Travail

D’un monde à l’autre: la fermeture d’une entreprise

Danièle Linhart *

Etudier de près la fermeture d’une entreprise d’un point de vue sociologique, c’est chercher à comprendre ce que vivent les personnes dont les emplois se terminent contre leur gré. Comprendre ce qu’ils perdent. On se rend vite compte que ce qu’ils perdent n’est précisément pas seulement des emplois, c’est-à-dire pas seulement l’assurance d’un travail qu’ils maîtrisent le plus souvent, d’un salaire dont ils savent l’évolution, la progression. Le monde qu’ils perdent c’est en réalité un monde avec ses contraintes, ses difficultés, ses frustrations, ses injustices, mais aussi un monde avec des espaces d’autonomie, des parcelles d’indépendance et des bribes de sens qu’ils ont réussi à arracher comme autant de conquêtes pour leur dignité, au nom d’une identité tant individuelle que collective.

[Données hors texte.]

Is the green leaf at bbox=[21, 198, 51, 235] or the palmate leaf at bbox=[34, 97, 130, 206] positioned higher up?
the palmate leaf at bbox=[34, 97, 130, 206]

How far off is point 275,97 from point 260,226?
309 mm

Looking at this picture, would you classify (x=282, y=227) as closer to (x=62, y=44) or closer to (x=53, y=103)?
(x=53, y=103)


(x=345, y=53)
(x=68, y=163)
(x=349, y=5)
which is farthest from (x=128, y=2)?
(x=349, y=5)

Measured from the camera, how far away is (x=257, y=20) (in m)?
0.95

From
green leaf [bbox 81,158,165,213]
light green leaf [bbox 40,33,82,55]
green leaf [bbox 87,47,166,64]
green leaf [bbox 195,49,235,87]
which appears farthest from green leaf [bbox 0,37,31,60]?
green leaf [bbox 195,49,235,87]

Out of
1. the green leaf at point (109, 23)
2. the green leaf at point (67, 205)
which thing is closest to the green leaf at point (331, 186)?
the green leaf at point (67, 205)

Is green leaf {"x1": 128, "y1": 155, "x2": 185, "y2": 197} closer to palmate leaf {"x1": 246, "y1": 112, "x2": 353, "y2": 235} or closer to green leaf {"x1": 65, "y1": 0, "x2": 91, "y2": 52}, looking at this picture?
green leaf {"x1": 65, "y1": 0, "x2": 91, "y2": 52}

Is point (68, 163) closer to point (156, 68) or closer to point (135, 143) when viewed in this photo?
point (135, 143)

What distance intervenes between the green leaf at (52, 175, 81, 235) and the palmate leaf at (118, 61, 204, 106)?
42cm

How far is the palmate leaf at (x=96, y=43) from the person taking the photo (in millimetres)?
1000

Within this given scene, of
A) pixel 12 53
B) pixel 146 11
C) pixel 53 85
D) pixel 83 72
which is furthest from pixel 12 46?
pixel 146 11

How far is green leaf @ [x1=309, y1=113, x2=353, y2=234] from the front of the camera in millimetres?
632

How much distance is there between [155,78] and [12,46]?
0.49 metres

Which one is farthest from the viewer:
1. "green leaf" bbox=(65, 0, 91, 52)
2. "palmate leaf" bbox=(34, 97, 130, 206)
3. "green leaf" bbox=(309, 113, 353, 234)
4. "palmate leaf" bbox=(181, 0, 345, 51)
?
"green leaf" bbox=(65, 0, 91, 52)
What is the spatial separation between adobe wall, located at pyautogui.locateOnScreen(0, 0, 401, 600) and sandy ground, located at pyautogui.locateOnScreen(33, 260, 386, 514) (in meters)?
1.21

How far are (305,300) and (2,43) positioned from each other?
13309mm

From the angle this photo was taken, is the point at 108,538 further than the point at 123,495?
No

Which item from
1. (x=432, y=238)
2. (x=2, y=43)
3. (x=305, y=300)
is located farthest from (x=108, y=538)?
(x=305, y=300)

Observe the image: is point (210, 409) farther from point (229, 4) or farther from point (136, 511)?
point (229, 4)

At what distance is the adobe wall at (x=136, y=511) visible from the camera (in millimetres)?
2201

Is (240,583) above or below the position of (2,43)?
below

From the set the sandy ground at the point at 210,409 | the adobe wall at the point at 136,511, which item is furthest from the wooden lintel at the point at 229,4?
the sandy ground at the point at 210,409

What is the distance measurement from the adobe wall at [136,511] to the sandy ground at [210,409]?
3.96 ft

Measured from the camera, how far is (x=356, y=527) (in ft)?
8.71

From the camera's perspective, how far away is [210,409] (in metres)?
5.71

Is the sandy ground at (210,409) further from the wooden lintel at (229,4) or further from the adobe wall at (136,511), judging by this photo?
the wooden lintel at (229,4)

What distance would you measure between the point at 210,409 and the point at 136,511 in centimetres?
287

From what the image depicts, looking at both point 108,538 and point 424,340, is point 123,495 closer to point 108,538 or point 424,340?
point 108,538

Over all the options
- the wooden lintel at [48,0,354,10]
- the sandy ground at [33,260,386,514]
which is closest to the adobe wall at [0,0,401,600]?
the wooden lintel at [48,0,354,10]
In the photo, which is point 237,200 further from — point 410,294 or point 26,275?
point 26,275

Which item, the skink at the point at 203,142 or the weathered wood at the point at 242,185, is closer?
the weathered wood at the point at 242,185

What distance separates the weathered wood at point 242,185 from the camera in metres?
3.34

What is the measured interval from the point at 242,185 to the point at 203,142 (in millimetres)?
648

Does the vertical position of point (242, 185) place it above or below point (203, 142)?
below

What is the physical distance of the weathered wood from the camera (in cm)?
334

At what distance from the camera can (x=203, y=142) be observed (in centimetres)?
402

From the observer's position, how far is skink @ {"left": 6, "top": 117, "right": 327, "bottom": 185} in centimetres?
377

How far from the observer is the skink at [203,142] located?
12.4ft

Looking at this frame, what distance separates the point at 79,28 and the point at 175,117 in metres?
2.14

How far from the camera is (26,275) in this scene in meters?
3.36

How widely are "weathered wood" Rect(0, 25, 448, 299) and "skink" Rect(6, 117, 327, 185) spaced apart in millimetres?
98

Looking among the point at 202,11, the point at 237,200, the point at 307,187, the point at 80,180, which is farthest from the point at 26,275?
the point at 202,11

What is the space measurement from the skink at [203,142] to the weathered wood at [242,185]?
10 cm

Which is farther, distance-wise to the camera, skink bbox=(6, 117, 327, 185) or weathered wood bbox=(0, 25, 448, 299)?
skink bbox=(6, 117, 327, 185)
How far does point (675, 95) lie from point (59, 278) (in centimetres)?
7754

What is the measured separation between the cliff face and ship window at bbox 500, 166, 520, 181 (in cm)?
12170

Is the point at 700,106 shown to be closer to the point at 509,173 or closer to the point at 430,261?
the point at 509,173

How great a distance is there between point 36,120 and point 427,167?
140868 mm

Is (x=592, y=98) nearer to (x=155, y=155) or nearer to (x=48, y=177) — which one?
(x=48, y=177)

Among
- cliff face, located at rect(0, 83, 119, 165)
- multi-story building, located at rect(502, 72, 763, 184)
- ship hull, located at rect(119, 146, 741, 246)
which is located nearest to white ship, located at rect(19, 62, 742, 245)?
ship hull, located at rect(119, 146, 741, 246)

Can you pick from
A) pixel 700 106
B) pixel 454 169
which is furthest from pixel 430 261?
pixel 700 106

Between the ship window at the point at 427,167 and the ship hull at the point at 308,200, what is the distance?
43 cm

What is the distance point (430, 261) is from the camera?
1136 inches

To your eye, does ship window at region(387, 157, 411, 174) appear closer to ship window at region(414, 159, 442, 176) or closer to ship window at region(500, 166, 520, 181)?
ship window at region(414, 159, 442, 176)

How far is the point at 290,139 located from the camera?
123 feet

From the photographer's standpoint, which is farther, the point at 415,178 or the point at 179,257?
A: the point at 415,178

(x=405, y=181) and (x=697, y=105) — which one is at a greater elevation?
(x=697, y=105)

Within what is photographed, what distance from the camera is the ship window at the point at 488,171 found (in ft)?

Etudier de près une fermeture d’entreprise d’un point de vue sociologique, c’est ainsi s’efforcer de restituer les ressorts de la relation des salariés à cette entreprise qui ferme, à ce travail qui s’arrête, à leurs collègues qui cessent de l’être, mais également l’interaction entre ce qu’ils vivaient au sein de l’entreprise et leur monde privé, leur vie de famille et leur temps hors travail. Car c’est tout cela qu’une fermeture remet en cause. Et dont on ne prend réellement la mesure qu’avec le recul du temps et surtout en référence avec le décryptage du monde moderne dans lequel ils vont se trouver soudainement précipités, malgré eux, un monde aux règles du jeu bien différentes, et où ils ont tout à reconstruire. Comprendre ce qu’ils perdent quand leur entreprise ferme, nécessite donc de s’intéresser à ce monde qui s’impose désormais à eux, de mettre en relief les nouvelles normes du travail et de l’emploi, et ce qu’elles impliquent pour la vie au travail comme hors travail. Comprendre ce qu’ils perdent au travail, c’est aussi s’intéresser à la transition, au passage de l’un à l’autre, à ce qui est compromis, comme à ce qui est désormais imposé

C’est pourquoi dans cette contribution, je me propose de rendre compte, à travers une étude de cas – la fermeture de l’usine Chausson de Creil –, de l’univers professionnel auquel il est mis fin pour de nombreux salariés, et de leur déportation dans le monde moderne du travail. [Les usines Chausson dès 1990 commencent à être fermées, en 2006 la dernière unité, Saviem-Chausson qui travaillait pour des constructeurs comme sous-traitant est fermée - red.

Deux phases contrastées que réunit la période de la reconversion, et qui représentent un temps particulièrement risqué, où se produisent des remises en cause violentes, sources de tensions extrêmes. Ces trois scansions de trajectoires professionnelles contemporaines nous renseignent sur le monde du travail et ses transformations d’un côté, comme sur l’ampleur des changements imposés aux salariés qui voient leur entreprise fermer, de l’autre. [1]

I. Le monde d’hier

L’entreprise Chausson est assez représentative de nombre d’entreprises qui ferment, et qui sont caractéristiques de l’époque taylorienne fordienne classique, c’est-à-dire d’un travail ouvrier surtout, peu qualifié, fortement décomposé, avec des temps de cycle courts, des chaînes d’assemblage, des horaires difficiles, en 3X8. Une ambiance bruyante, un horizon étriqué fait de routines, et de promotions quasi inexistantes, une situation peu enviable, objectivement, une vie d’ouvrier, ingrate, peu valorisée même si les salaires, pour la région n’étaient pas mauvais.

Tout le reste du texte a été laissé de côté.